- [Work to do] Lay out the entries below as a Markdown table with the columns Row and Line Text. Cover only the span from the start of the entries up to and including the line containing "430V398L314 384H300L282 394L270", give each line its own numbered row, and leave out blank lines.

--- Start of Material for the task ---

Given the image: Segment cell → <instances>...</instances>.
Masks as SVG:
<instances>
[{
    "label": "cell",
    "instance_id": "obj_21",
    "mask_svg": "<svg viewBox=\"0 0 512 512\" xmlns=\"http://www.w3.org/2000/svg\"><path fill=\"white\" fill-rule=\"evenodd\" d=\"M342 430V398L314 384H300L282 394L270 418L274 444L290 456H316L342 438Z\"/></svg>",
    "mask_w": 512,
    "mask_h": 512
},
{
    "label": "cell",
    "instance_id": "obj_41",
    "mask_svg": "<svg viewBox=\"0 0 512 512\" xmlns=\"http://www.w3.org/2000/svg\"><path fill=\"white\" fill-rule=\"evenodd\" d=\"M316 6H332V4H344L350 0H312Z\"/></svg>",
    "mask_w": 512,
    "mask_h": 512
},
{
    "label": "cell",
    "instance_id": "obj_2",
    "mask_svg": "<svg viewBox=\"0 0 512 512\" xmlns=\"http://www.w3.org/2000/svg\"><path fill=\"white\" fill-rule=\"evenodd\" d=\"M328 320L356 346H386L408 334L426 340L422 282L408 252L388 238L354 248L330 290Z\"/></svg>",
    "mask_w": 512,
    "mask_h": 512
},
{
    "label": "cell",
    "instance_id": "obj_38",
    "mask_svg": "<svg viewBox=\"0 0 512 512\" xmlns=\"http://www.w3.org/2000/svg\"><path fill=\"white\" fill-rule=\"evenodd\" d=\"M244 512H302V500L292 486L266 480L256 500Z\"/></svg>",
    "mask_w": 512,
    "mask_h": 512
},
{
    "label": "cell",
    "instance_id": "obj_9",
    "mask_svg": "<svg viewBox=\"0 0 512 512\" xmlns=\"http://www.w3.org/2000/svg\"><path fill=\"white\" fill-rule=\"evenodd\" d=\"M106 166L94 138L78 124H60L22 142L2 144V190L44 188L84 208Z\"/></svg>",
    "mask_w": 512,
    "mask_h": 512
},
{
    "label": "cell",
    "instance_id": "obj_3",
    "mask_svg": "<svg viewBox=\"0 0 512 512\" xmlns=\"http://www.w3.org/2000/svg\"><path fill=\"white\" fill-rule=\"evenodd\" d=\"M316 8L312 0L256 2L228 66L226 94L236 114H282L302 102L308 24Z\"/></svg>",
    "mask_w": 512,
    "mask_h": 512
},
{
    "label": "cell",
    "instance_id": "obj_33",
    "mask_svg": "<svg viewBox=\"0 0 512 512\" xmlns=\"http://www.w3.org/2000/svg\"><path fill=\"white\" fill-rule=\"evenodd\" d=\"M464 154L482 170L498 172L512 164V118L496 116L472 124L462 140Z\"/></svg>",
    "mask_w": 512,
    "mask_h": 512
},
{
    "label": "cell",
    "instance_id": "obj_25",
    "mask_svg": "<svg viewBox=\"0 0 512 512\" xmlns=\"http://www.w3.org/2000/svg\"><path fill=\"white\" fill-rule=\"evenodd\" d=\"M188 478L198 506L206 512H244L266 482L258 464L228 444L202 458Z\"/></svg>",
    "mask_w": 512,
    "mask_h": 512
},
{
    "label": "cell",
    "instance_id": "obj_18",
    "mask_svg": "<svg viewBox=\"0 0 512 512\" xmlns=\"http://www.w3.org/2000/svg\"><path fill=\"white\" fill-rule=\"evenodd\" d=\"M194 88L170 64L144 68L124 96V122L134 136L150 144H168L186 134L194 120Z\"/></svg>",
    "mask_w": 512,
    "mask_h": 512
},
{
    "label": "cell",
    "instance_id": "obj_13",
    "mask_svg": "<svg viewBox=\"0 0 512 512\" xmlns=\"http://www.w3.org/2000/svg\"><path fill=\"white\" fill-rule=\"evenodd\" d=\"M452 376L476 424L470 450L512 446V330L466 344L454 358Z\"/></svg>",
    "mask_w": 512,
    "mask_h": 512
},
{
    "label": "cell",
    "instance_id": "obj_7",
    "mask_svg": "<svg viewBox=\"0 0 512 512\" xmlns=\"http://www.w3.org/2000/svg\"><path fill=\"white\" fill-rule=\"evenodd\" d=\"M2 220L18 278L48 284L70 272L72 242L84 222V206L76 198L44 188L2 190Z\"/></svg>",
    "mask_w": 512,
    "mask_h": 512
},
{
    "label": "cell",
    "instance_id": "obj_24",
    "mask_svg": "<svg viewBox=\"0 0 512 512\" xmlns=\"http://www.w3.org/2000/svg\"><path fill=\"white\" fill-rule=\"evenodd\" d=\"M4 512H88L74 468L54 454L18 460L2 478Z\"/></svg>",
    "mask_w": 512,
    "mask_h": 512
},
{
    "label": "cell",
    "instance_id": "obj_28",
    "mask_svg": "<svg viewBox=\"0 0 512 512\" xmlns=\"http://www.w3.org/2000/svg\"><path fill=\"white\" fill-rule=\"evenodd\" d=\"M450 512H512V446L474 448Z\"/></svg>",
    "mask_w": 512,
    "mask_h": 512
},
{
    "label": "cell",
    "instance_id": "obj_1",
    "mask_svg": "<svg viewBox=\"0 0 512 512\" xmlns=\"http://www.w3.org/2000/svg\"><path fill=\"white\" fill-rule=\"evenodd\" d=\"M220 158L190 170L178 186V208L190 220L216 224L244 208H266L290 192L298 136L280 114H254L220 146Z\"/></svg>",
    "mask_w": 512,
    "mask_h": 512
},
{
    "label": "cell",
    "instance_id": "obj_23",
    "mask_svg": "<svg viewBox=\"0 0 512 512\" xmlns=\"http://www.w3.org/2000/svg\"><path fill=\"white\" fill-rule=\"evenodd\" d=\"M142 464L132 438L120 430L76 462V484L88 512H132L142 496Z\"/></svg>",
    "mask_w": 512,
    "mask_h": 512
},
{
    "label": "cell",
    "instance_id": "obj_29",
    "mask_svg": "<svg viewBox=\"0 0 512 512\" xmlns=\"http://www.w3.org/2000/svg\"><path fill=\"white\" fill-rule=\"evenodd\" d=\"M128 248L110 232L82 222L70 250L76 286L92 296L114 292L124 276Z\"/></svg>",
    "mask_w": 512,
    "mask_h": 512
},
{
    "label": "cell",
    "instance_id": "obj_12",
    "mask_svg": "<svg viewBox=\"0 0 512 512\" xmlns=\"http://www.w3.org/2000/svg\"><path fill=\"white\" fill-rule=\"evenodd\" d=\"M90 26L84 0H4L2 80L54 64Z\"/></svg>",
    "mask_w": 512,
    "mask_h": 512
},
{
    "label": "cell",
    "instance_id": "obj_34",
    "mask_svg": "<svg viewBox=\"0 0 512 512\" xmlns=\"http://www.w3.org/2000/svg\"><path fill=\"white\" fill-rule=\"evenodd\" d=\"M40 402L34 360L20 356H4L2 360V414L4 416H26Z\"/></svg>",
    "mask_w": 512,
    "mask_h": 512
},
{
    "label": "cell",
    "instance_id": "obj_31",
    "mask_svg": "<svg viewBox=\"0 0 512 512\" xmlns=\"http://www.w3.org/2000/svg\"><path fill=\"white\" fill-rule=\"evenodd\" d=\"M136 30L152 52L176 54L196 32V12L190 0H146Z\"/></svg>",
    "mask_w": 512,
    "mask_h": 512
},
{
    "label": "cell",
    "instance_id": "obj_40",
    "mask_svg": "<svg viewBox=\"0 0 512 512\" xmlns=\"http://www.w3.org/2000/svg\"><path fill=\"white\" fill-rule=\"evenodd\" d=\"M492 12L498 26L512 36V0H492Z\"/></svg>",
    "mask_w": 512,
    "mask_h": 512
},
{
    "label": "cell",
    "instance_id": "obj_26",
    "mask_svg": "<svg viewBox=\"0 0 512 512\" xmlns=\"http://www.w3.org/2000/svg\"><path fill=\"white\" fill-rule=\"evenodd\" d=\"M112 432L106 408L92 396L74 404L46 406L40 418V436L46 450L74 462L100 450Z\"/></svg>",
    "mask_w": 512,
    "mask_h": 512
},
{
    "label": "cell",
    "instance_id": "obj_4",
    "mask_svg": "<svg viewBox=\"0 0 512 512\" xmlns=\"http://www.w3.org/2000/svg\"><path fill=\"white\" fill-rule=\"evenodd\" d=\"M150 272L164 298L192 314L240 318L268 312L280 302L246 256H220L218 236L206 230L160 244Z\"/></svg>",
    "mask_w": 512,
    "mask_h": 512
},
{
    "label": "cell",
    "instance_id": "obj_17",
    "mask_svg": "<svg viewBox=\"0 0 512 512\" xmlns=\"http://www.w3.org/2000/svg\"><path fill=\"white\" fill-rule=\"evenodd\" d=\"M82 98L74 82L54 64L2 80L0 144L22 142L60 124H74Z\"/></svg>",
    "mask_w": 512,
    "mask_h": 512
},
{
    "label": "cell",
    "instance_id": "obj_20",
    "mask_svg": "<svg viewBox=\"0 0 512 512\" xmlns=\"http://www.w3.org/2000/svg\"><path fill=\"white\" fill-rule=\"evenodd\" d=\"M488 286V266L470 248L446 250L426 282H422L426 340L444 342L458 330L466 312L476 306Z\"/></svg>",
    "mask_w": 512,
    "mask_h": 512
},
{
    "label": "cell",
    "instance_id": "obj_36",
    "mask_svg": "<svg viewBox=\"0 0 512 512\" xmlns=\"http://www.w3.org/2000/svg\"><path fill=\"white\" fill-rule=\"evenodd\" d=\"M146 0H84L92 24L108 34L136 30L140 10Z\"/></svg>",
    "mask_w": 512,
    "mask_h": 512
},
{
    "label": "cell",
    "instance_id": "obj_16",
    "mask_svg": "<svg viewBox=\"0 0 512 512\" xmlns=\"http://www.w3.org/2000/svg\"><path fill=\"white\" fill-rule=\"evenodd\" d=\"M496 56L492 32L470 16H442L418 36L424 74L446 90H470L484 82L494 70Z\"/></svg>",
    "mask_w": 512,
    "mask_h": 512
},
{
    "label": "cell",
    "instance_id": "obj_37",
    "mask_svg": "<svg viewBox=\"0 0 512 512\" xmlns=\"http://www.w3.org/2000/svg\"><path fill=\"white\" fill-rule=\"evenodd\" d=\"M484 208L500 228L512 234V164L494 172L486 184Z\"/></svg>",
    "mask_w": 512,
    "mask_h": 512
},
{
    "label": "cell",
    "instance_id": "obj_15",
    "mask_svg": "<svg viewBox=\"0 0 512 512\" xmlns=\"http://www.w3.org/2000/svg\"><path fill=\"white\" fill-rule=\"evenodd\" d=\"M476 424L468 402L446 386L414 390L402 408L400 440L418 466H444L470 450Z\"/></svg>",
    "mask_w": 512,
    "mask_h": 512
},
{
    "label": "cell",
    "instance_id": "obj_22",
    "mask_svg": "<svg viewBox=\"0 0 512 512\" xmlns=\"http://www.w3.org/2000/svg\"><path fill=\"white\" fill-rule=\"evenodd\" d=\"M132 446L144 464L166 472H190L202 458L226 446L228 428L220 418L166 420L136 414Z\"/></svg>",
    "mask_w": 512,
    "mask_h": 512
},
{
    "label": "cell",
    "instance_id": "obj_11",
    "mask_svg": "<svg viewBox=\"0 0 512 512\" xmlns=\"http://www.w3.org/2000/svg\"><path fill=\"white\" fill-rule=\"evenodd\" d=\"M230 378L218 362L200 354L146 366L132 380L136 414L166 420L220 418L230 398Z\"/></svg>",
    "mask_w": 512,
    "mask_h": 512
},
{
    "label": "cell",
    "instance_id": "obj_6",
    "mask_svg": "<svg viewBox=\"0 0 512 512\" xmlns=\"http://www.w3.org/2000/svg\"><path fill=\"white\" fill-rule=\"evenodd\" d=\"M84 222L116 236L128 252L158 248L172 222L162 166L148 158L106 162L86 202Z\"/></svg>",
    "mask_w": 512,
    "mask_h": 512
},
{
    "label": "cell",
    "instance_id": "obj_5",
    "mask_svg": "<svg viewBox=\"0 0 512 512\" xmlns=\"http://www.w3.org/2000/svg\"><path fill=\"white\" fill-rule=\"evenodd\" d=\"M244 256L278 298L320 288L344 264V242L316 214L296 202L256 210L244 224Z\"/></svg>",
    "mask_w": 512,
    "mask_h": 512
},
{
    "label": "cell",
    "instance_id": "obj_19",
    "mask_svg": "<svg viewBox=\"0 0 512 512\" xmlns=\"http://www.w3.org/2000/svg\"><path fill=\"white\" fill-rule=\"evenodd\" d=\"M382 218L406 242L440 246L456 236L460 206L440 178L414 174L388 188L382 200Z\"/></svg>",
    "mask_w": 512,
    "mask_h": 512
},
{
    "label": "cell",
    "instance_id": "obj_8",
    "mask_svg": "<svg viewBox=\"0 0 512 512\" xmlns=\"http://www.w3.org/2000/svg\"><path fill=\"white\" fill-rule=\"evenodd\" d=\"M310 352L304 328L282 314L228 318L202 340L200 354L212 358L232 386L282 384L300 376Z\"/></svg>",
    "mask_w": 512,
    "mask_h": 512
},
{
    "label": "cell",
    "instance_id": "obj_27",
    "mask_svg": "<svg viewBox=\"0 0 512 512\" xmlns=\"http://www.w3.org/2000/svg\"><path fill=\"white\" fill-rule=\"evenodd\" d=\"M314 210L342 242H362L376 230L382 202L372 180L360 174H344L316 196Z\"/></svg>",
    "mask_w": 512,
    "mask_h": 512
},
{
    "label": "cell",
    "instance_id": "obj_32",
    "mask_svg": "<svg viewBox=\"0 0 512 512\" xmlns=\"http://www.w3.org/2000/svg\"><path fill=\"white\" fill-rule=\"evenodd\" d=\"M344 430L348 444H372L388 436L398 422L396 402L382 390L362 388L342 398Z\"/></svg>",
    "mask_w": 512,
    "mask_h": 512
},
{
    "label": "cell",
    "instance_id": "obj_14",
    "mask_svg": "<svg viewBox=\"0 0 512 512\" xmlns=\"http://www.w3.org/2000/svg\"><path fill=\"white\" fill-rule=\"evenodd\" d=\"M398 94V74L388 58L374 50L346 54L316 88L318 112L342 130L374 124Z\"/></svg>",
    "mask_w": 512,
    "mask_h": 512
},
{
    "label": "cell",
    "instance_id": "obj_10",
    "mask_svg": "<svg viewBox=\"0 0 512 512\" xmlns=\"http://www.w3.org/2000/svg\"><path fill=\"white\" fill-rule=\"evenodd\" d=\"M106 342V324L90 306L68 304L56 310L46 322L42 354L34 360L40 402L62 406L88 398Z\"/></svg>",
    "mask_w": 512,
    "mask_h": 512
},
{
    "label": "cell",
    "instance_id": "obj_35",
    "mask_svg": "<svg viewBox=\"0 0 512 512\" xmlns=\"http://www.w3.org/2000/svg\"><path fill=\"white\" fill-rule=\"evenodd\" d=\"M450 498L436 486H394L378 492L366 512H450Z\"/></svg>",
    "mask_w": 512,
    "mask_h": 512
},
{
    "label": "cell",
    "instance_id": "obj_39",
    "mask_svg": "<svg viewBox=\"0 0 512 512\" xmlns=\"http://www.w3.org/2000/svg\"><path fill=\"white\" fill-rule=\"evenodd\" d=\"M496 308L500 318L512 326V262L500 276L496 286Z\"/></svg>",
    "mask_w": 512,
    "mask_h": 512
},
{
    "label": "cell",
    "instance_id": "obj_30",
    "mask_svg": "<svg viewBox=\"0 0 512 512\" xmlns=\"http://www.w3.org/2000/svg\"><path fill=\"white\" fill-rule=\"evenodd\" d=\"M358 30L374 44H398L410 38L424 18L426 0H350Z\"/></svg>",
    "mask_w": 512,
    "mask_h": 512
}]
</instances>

--- End of Material for the task ---

- [The result]
| Row | Line Text |
|---|---|
| 1 | Given the image: Segment cell → <instances>...</instances>. |
| 2 | Masks as SVG: |
| 3 | <instances> |
| 4 | [{ |
| 5 |     "label": "cell", |
| 6 |     "instance_id": "obj_21", |
| 7 |     "mask_svg": "<svg viewBox=\"0 0 512 512\" xmlns=\"http://www.w3.org/2000/svg\"><path fill=\"white\" fill-rule=\"evenodd\" d=\"M342 430V398L314 384H300L282 394L270 418L274 444L290 456H316L342 438Z\"/></svg>", |